On the one hand, a bedrock requirement of democracy is that we all respect the outcome of free and fair elections. Regardless of whether we agree with an election’s result, the voters have a right to public service from their chosen candidate.
On the other hand, gerrymandered maps — drawn with the specific purpose of giving any incumbent, candidate, or political party an advantage or disadvantage — clearly violate the spirit of the CVRA. After all, California enacted its voting-rights law to ensure better representation for minorities and other underrepresented groups, not to give incumbents an advantage (or disadvantage).
One special consideration for Thousand Oaks is that there will be a 2024 election for two City Council seats now held by incumbents — mayor Kevin McNamee and mayor pro tem Al Adam. Many of the draft maps under consideration would put these men in the same district, while others leave all five incumbents in separate districts.
These two councilmembers’ seats will be up for election next year, with or without a move to district elections. Should one or both choose to run for re-election, they would need to stand for re-election anyway.
To reiterate, councilmembers may consider incumbency when drawing maps — but only optionally, and only after satisfying the six mandatory tests.
California’s Constitution actually forbids consideration of incumbency when drawing districts (Article XXI, Section 2e). However, that ban covers statewide and federal offices. The state Constitution is silent on the use of incumbency as a factor in drawing districts for county or local offices.
8. Future population trends (state): It’s not only possible but also quite likely that population patterns will change over time. The City Council may optionally consider future demographic changes in drawing district lines — but again, may do so only after satisfying the six mandatory tests.

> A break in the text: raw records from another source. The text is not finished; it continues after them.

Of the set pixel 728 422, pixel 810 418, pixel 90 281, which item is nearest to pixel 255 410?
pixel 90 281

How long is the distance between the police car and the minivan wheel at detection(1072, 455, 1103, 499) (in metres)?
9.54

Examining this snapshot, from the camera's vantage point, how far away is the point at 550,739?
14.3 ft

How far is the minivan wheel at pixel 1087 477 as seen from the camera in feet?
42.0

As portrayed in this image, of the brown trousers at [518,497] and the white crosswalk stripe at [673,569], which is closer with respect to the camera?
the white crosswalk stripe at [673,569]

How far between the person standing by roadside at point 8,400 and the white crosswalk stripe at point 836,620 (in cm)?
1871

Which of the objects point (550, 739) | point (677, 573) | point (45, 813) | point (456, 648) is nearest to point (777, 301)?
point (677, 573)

Projections about future population growth are problematic on two counts. First, this optional consideration can directly contradict the first federal requirement that districts equally count the number of current residents. Second, projections are just that — educated guesses that may or may not pan out.
District lines aren’t cast in stone for eternity. Boundaries may change with every 10-year census cycle, or sooner if successfully challenged in the courts.
Finally, one criterion that must not be considered is economic interests. While economic development is very important to our community, and while the City Council takes many actions to further that development, it has no place in this discussion. The topic here is representation for residents, not businesses.
In early US history, most states originally allowed voting only by property owners, disenfranchising many citizens. Thankfully, all states removed that requirement by 1856. People vote, not property or business interests.
The whole point of going to districts is to ensure currently underrepresented groups have fair and equal access to the electoral process. That must be the focus — the only focus — as the City Council determines district boundaries.
Disclaimer: These are my personal opinions, and do not reflect official city policy.